The movie does its duty. It's a reliable commodity, delivered efficiently and well, like pizza. In its frenzied action style and overall visual approach, the film is interestingly different from the first "Captain America," my favorite of the Marvel franchisees alongside the first "Iron Man," which has been carbon-dated to a time when Robert Downey Jr. seemed like novel casting. But I'd be lying if I said I enjoyed "Captain America" 2 as much as I did "Captain America" the first.
Many are praising the sequel for its harsh realism and frenetic approach to hand-to-hand combat, both in the staging and the editing. The directors are siblings Anthony and Joe Russo, who haven't made a feature since "You, Me and Dupree" eight years ago, but who are about to become big deals in Hollywood thanks to the inevitable success of this thing. (They're already attached to a sequel.)

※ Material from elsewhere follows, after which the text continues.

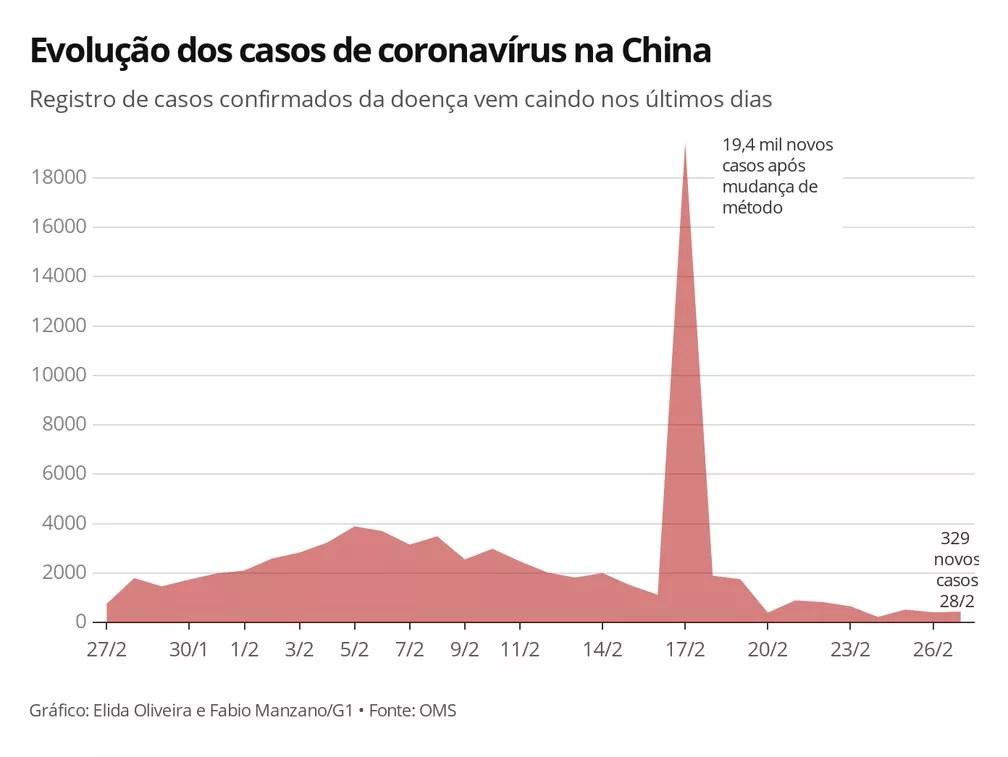 Novos casos de coronavírus na China atingem menor número em um mês ...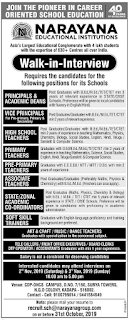 Narayana Schools Kadapa District Jobs:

The new "Captain America" copies the pummeling sales tactics of "The Avengers," which made a billion and a half dollars worldwide two years ago. May 2015 brings the sequel to that all-star variety show, to be titled "Avengers: Age of Ultron." It's beginning to feel as if the Age of Ultron, which could be another name for Hollywood's Marvel-dominant era, will never end. Long after life on Earth has been extinguished, there'll still be an "Iron Man" sequel coming out the following spring.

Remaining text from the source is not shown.